The Pentagon has deployed a new missile defense system to Guam following threats of an attack from North Korea, which Secretary of Defense Chuck Hagel classified on Wednesday as "a real and clear danger."
A Terminal High Altitude Area Defense (THAAD) System, which defends against ballistic missiles, will arrive in Guam in the coming weeks as a "precautionary move to strengthen our regional defense posture against the North Korean regional ballistic missile threat," according to a Defense Department release. The isolated island in the Pacific is home to U.S. Naval Base Guam, providing a key stopover point for the U.S. Pacific Fleet. It is roughly 2,000 miles from North Korea, which has tested long-range missiles as recently as December 2012.
The land-based system involves a truck-mounted launcher, a tracking radar, a fire control system and interceptor missiles designed to destroy incoming weapons such as Scud missiles. THAADs were first deployed in 2008.
"This deployment will strengthen defense capabilities for American citizens in the U.S. Territory of Guam and U.S. forces stationed there," the release says.
Hagel told a room full of students at the National Defense University on Wednesday that North Korea's bellicose rhetoric represents serious threats.

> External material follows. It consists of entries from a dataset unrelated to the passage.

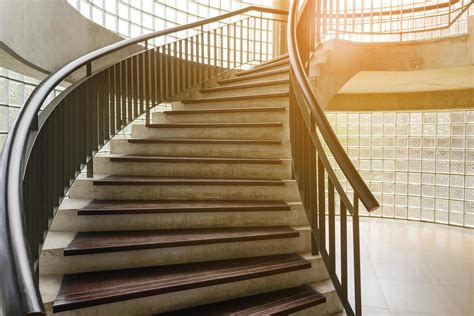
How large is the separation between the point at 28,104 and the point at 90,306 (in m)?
0.98

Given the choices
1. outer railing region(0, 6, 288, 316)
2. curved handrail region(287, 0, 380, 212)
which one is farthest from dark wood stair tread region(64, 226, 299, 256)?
curved handrail region(287, 0, 380, 212)

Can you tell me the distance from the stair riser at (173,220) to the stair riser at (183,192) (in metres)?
0.20

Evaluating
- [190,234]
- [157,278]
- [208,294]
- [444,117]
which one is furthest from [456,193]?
[157,278]

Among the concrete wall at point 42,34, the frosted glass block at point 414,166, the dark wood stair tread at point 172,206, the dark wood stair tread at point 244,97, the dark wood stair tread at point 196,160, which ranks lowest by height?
the frosted glass block at point 414,166

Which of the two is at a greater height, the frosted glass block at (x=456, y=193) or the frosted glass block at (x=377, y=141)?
the frosted glass block at (x=377, y=141)

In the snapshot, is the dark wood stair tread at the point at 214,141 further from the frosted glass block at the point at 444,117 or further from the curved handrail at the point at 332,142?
the frosted glass block at the point at 444,117

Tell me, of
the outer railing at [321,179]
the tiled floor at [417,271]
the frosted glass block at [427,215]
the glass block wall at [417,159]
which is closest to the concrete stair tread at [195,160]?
the outer railing at [321,179]

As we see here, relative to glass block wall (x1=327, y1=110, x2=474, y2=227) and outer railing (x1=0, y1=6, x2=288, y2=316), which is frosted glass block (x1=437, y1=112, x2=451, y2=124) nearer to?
glass block wall (x1=327, y1=110, x2=474, y2=227)

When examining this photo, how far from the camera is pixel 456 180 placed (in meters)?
6.88

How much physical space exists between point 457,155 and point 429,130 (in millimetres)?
722

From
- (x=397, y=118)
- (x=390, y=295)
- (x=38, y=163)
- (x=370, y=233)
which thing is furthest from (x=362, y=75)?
(x=38, y=163)

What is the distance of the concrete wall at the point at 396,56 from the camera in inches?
162

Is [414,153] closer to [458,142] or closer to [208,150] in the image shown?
[458,142]

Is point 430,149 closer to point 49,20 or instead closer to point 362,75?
point 362,75
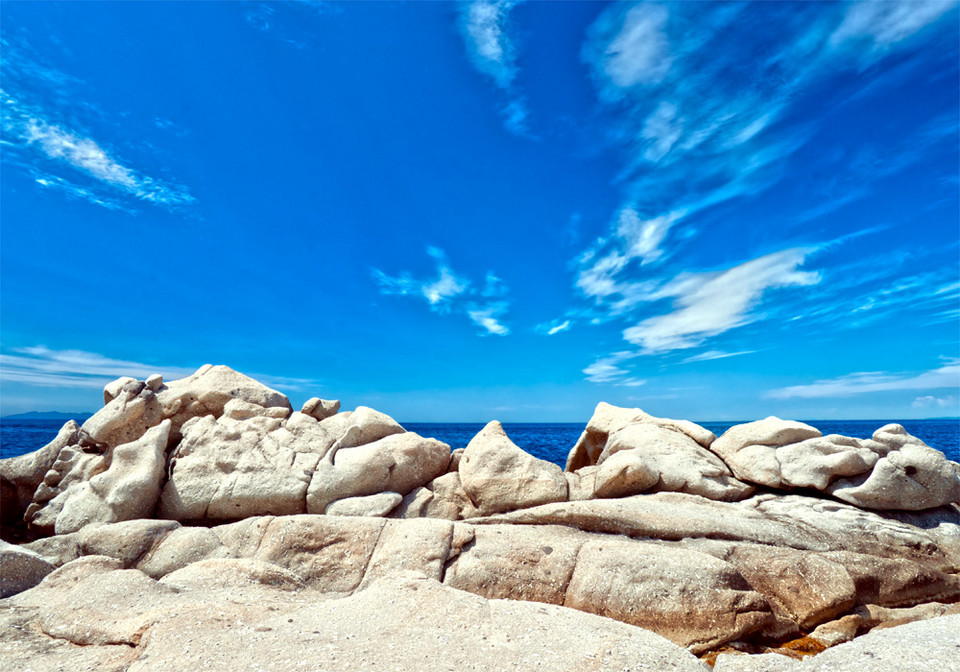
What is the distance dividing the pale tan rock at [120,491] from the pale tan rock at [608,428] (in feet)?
41.8

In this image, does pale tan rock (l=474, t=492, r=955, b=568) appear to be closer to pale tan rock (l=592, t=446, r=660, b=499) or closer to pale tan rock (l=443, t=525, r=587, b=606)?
pale tan rock (l=592, t=446, r=660, b=499)

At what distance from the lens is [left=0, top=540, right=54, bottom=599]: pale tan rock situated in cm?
891

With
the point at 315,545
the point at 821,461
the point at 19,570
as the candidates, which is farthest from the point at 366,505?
the point at 821,461

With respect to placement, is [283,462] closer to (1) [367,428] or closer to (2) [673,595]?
(1) [367,428]

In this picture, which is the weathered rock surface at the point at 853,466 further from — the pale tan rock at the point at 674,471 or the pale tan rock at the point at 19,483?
the pale tan rock at the point at 19,483

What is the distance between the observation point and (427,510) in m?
13.1

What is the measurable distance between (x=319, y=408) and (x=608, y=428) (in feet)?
30.5

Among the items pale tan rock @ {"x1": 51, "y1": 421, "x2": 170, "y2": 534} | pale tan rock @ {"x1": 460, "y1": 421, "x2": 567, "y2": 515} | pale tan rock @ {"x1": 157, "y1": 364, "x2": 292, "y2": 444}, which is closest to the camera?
pale tan rock @ {"x1": 51, "y1": 421, "x2": 170, "y2": 534}

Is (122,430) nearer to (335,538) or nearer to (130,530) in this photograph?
(130,530)

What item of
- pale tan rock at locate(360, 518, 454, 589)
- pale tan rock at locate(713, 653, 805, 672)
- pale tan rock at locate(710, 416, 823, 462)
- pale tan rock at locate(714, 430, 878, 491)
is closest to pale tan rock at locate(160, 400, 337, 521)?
pale tan rock at locate(360, 518, 454, 589)

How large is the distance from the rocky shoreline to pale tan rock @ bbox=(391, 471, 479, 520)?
0.06 m

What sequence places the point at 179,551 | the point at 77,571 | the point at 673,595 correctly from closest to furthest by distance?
the point at 673,595
the point at 77,571
the point at 179,551

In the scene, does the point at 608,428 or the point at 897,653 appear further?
the point at 608,428

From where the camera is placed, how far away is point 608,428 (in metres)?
17.4
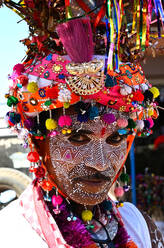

"They present a real and clear danger and threat to the interests certainly of our allies, starting with South Korea and Japan," he said. "We take those threats seriously. We have to take those threats seriously."
"It only takes being wrong once," Hagel added. "And I don't want to be the secretary of defense who was wrong once."
This most recent announcement follows a string of escalating moves from the Pentagon, including sending B-2 Spirit bombers to fly over South Korea on March 28, and deploying two F-22 Raptor stealth jets to a South Korean base where they remain on display as of Tuesday afternoon.